--- start of Text extract ---
Post #11/40 What we believe: Do you have a Mormon friend? Next time you see them, ask them what their 'calling' is right now? We do not have a professional clergy in our church. Our bishops, children's teachers, and youth leaders are all volunteers. We are all 'called' to certain positions, by inspiration of the Holy Ghost through the local leaders (who are called to their positions by inspiration from regional leaders, etc). Active members of the Church have had dozens of 'callings' over their lifetimes. We don't get paid for the countless hours of service, teaching, training that we provide to each other. Well, we don't get paid $. We do get paid spiritually with blessing from Heaven. I've taught little kids how to sing songs; taught relationship courses on marriage and parenting; taught teachers how to teach; taught youth about the scriptures, just to name a few! For my member friends, what has been your favorite 'calling'?

Post #12/40 What we believe: "We believe in being honest, true, chaste, benevolent, virtuous, and in doing good to all men;" This is just a portion of what we know as the 13th article of faith. I love all those words and phrases. Imagine if everyone lived that simple sentence, especially that last phrase,'doing good to all men'. We believe in compassion. In caring. It is part of the covenant we make when we are baptized into this Church. We promise to comfort, mourn with, and help strengthen those around us. But, our compassion is not limited to members of our church. If you are ever in need of help, temporally, emotionally, spiritually, find a member of the church and talk to them.We will help. We believe in doing good to ALL men.
--- end of Text extract ---
**Requirement A**
Could you transcribe the lines in the rows word for word, starting with the first row and ending with the line that contains "top-left (275, 236), bottom-right (280, 251)", with both of those lines included?
--- start of Task material ---
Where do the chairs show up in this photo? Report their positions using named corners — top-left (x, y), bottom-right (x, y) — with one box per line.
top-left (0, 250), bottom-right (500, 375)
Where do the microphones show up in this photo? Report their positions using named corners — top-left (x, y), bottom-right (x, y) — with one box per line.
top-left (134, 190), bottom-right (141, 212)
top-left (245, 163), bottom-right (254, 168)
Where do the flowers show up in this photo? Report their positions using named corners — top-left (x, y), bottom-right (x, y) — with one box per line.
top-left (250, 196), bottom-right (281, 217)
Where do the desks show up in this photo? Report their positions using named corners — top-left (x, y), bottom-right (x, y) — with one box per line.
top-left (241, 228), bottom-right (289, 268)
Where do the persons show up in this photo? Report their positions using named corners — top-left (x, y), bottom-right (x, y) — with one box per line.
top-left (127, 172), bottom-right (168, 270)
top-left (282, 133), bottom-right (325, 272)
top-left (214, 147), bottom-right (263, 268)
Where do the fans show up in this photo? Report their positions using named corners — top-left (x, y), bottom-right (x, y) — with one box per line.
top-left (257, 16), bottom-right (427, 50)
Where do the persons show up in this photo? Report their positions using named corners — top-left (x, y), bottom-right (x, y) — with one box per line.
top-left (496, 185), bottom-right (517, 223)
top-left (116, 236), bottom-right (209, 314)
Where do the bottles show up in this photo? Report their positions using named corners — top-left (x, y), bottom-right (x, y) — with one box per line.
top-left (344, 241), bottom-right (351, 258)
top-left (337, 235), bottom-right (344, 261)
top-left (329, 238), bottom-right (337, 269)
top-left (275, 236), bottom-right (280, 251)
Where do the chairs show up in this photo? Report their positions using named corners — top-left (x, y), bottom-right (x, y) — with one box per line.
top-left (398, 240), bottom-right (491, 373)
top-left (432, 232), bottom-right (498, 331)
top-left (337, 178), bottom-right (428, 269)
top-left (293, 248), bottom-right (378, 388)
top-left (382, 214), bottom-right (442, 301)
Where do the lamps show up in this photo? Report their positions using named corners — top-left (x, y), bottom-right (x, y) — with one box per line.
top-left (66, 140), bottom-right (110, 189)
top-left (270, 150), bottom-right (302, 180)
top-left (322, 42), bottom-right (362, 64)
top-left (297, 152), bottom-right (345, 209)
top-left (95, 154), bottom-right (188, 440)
--- end of Task material ---
**Requirement B**
Can you condense the paragraph beginning "Post #12/40" in the posts about Church beliefs into a short bulleted list that keeps its main facts?

**Solution A**
Where do the chairs show up in this photo? Report their positions using named corners — top-left (x, y), bottom-right (x, y) — with one box per line.
top-left (0, 250), bottom-right (500, 375)
Where do the microphones show up in this photo? Report their positions using named corners — top-left (x, y), bottom-right (x, y) — with one box per line.
top-left (134, 190), bottom-right (141, 212)
top-left (245, 163), bottom-right (254, 168)
Where do the flowers show up in this photo? Report their positions using named corners — top-left (x, y), bottom-right (x, y) — with one box per line.
top-left (250, 196), bottom-right (281, 217)
Where do the desks show up in this photo? Report their positions using named corners — top-left (x, y), bottom-right (x, y) — with one box per line.
top-left (241, 228), bottom-right (289, 268)
Where do the persons show up in this photo? Report their positions using named corners — top-left (x, y), bottom-right (x, y) — with one box per line.
top-left (127, 172), bottom-right (168, 270)
top-left (282, 133), bottom-right (325, 272)
top-left (214, 147), bottom-right (263, 268)
Where do the fans show up in this photo? Report their positions using named corners — top-left (x, y), bottom-right (x, y) — with one box per line.
top-left (257, 16), bottom-right (427, 50)
Where do the persons show up in this photo? Report their positions using named corners — top-left (x, y), bottom-right (x, y) — with one box per line.
top-left (496, 185), bottom-right (517, 223)
top-left (116, 236), bottom-right (209, 314)
Where do the bottles show up in this photo? Report their positions using named corners — top-left (x, y), bottom-right (x, y) — with one box per line.
top-left (344, 241), bottom-right (351, 258)
top-left (337, 235), bottom-right (344, 261)
top-left (329, 238), bottom-right (337, 269)
top-left (275, 236), bottom-right (280, 251)

**Solution B**
- The post quotes part of the 13th article of faith: "We believe in being honest, true, chaste, benevolent, virtuous, and in doing good to all men."
- The writer loves those words and asks readers to imagine everyone living by that sentence, especially "doing good to all men."
- Compassion and caring are part of the covenant made at baptism into the Church: a promise to comfort, mourn with, and help strengthen those around them.
- This compassion is not limited to Church members.
- Anyone who needs temporal, emotional, or spiritual help can find a member and talk to them, and they will help.